Porokeratosis is classically described by Mibelli [3] and Respighi [4] in 1893, as a disorder of keratinization characterized clinically by asymptomatic lesions made of centrifugal annular hyperkeratotic papules or plaques with an atrophic center and histologically by the presence of characteristic cornoïd lamellae. There are 5 clinical variants [1,2]. Some of them were noted destructive and others were superficial non-atrophic lesions [5]. Linear porokeratosis is a rare variant (3.5% to 16.7%) strictly unilateral and following Blaschko’s lines with identical Mibelli morphology [6]. This was not the case in our patient who presented with a bilateral linear acral arrangement without atrophic center or centrifugal evolution. Usually this type of porokeratosis is sporadic but sometimes it occurs as an autosomal dominant hereditary disease with frequent involvement of the extremitieusually appearing at birth or in childhood [7] like our patient.
Nail involvement in linear porokeratosis is extremely rare [7,8]. However, when they are present, they are mainly in linear form with fissures, longitudinal striae, anonymity and pterygium formation [7-9]. Although the exact pathogenesis of porokeratotic nail is still poorly elucidated, these changes can be explained by damage to the nail bed and/or nail matrix by abnormal clonal keratinocytes resulting in onychodystrophy. In a patient with generalized porokeratosis with oral lesions, the nail involvement resembled changes in onychomycosis [10] such as the case of our patient. Some authors have observed́ shortening, distal digital narrowing, bone resorption, flexion contracture, and mutilation with loss of the fingers involved above the linear porokeratosis lesions [7] fortunately our patient had no underlying destruction.
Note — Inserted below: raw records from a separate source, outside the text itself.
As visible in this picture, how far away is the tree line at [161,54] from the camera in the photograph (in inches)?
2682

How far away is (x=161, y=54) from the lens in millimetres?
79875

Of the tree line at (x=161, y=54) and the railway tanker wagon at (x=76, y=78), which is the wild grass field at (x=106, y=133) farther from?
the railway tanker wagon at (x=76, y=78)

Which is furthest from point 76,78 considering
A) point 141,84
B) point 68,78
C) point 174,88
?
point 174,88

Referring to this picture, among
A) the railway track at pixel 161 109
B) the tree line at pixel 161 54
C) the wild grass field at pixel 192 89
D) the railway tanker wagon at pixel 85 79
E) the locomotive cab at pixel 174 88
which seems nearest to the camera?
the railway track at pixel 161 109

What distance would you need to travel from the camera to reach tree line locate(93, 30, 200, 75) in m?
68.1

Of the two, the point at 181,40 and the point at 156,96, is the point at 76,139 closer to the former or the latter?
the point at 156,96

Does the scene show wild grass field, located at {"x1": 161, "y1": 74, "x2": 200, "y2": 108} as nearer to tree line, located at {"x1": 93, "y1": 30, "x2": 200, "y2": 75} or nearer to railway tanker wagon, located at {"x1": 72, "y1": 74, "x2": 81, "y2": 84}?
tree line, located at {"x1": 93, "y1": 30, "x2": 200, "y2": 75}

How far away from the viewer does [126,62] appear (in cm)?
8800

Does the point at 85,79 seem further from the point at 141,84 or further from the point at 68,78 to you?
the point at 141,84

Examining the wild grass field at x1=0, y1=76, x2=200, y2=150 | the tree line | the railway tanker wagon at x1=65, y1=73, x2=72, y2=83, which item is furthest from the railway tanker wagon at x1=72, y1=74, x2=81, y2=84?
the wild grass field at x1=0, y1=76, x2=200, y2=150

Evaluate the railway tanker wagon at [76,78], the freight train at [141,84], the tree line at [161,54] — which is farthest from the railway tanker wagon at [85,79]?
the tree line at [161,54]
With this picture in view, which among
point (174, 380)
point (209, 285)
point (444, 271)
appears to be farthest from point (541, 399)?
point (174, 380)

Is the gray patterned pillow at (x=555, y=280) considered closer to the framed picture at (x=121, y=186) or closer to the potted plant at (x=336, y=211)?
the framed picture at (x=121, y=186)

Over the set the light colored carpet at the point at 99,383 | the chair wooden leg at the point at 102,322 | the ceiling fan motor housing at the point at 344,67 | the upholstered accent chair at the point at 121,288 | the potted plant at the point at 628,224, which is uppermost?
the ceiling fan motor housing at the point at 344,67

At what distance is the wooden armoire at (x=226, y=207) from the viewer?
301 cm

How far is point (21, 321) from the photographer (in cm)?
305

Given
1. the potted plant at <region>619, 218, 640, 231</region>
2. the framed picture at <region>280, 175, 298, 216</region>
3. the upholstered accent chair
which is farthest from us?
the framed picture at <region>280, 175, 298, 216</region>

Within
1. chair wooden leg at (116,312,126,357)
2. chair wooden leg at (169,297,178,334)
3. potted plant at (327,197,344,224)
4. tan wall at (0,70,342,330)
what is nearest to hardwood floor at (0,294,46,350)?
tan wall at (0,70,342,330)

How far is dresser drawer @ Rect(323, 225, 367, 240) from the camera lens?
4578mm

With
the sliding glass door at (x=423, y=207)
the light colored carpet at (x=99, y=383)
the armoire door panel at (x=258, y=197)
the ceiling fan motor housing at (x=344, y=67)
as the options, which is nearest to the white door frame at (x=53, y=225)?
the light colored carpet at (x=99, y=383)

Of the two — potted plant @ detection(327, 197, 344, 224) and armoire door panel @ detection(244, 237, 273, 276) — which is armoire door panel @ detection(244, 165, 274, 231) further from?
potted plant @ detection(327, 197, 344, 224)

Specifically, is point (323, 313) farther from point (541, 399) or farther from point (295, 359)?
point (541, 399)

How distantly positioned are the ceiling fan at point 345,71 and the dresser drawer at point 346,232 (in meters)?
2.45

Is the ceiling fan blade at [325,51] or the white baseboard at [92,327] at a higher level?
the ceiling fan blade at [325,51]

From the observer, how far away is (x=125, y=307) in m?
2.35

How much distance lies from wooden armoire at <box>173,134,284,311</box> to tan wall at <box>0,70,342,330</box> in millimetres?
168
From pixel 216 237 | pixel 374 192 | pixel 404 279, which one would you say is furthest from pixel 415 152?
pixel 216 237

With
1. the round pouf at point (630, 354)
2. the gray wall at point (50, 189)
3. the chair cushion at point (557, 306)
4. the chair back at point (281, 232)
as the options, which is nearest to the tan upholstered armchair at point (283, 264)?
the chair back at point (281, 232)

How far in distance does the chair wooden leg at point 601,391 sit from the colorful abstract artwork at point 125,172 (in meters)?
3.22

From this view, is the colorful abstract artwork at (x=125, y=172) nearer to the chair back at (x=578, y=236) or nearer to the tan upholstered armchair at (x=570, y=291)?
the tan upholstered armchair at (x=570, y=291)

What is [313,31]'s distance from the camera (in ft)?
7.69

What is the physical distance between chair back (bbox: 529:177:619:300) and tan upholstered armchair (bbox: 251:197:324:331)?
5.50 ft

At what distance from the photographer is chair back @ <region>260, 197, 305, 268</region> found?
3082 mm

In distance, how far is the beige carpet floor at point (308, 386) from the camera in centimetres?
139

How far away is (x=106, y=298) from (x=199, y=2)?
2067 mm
Linear porokeratosis lesions are more prone to malignant degeneration, especially in Bowen’s disease, squamous cell carcinoma and rarely in basal cell carcinoma. This can be explained by the loss of heterozygosity or by the occurrence of chronic scarring areas such as anonymity [11]. However, no such cases have been reported to date,
Despite the existence of several treatment options such as cryotherapy, topical 5FU, topical retinoids, lasers, shaving excision and dermabrasion, none of them has showń promising efficacý and long-term remission [9,12]. However, there is no clear consensus on treatment, especially when nail dystrophy is associated with porokeratosis [13]. Reported successful treatment with a combination of imiquimod and efudex. Although partial improvement was achieved with isotretinoin, we then had greater improvement with the use of an ablative laser combined with salicylated vaseline after 6 months.
In conclusion, we suggest that Porokeratosis involving the distal extremities, as in our case, may lead to onychodystrophy with underlying disabling bone involvement in some cases hence the need for recognition of this entity in order to avoid early destructive changes in the disease. In our patient, long-term follow-up will be necessary to detect malignant changes as early as possible.
Consent: The examination of the patient was carried out in accordance with the principles of the Declaration of Helsinki.
Conflicts of interest: The authors declare no conflict of interest.